● EXERCISE DETAILS: Show all lines from the listing below that contain "level".

● RECORD EXTRACTS:
------------------------------------------------------------------------

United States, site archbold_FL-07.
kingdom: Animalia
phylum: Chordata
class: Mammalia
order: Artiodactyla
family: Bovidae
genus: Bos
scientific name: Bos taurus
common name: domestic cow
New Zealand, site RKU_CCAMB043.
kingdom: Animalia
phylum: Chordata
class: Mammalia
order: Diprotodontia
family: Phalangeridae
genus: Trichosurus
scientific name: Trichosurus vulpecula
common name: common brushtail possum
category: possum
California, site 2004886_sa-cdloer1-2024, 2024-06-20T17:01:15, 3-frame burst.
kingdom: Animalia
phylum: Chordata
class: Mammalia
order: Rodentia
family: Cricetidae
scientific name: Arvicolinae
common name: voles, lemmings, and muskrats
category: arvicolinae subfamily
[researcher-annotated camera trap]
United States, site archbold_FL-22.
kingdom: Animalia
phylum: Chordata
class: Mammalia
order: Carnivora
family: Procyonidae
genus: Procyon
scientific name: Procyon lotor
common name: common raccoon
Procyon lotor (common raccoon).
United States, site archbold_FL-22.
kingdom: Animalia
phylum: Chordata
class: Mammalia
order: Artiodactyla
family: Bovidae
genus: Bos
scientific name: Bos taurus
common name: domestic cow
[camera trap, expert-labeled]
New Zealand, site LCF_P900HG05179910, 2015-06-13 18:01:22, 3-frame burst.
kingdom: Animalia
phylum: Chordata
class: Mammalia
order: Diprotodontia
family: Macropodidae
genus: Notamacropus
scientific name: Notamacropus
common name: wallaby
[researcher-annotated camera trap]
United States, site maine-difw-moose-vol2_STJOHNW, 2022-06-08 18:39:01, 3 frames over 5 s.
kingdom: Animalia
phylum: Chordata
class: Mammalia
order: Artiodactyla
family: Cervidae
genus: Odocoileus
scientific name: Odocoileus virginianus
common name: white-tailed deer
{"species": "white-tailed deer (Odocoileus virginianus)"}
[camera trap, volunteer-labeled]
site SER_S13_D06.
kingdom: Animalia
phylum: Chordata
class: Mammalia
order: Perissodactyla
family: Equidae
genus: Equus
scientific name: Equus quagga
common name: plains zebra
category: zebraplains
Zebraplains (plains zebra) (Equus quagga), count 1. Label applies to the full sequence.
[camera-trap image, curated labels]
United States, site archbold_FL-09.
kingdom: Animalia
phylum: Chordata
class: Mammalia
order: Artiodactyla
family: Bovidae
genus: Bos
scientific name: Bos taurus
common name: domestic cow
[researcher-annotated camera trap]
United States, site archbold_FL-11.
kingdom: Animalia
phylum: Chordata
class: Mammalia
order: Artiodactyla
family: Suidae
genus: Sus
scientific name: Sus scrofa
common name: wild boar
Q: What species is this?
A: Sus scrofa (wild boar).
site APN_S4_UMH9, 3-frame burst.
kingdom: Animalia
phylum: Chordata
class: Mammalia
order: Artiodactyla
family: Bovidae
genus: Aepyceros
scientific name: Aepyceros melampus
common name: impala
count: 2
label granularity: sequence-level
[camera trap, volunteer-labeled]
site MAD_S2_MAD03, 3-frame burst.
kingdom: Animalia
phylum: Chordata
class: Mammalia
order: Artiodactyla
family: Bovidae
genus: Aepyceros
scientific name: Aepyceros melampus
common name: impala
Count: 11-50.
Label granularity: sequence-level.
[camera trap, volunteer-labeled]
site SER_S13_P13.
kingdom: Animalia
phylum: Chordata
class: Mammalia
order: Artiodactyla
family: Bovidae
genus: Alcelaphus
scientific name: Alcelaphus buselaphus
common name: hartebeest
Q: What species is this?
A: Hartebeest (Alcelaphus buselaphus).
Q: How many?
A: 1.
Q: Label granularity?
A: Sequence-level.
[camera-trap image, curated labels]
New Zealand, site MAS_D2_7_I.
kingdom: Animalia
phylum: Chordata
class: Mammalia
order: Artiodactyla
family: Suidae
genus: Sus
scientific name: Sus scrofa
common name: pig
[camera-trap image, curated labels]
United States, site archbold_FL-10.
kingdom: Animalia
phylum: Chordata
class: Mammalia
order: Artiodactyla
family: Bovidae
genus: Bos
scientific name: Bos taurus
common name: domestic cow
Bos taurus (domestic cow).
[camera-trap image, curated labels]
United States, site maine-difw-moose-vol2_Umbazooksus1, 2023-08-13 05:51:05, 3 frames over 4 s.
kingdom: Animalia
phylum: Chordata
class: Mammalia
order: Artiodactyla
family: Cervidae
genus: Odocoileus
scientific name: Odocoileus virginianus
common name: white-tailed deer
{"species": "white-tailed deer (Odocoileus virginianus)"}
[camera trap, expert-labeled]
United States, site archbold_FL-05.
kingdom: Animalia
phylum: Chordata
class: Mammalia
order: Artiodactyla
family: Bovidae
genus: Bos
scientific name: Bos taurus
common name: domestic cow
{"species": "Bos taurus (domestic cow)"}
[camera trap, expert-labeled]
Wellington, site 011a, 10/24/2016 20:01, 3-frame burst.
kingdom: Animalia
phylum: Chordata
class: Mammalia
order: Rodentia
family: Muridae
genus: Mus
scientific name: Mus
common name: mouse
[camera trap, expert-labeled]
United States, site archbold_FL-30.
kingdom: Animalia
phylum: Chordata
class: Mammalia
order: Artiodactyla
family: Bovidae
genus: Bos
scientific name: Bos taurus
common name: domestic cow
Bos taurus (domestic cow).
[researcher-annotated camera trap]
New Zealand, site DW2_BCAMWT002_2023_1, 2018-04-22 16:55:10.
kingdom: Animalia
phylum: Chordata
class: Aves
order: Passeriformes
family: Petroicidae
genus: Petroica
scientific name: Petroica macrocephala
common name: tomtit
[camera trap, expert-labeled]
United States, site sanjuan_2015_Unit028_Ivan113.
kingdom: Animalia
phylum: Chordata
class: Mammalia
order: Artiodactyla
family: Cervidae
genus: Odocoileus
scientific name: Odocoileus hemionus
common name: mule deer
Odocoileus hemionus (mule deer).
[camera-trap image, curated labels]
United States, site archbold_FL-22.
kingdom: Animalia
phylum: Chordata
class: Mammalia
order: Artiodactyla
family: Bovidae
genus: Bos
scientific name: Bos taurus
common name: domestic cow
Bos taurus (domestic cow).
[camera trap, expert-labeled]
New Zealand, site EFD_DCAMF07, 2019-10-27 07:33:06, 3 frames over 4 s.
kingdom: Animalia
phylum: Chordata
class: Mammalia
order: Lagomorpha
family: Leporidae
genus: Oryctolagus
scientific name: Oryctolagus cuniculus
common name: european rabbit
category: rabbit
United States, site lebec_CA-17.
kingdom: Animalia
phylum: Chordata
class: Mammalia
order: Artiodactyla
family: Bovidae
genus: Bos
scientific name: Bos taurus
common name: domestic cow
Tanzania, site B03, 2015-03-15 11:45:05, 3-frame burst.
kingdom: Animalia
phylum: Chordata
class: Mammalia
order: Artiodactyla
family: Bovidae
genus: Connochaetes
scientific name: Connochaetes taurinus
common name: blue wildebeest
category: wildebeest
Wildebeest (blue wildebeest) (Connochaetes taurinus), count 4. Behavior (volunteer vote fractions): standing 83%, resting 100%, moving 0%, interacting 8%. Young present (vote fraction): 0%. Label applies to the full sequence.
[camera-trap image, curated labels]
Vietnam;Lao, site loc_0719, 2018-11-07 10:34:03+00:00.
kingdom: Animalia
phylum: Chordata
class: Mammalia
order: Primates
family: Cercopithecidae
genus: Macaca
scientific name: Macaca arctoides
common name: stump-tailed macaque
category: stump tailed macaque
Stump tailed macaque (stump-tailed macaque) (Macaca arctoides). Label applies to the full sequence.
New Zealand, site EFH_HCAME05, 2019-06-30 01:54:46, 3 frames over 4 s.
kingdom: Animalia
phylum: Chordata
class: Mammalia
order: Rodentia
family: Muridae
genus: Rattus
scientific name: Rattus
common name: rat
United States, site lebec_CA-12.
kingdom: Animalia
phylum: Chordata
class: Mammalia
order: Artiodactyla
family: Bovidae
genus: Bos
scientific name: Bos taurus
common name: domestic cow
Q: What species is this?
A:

------------------------------------------------------------------------

● EXERCISE RESULT:
label granularity: sequence-level
Label granularity: sequence-level.
A: Sequence-level.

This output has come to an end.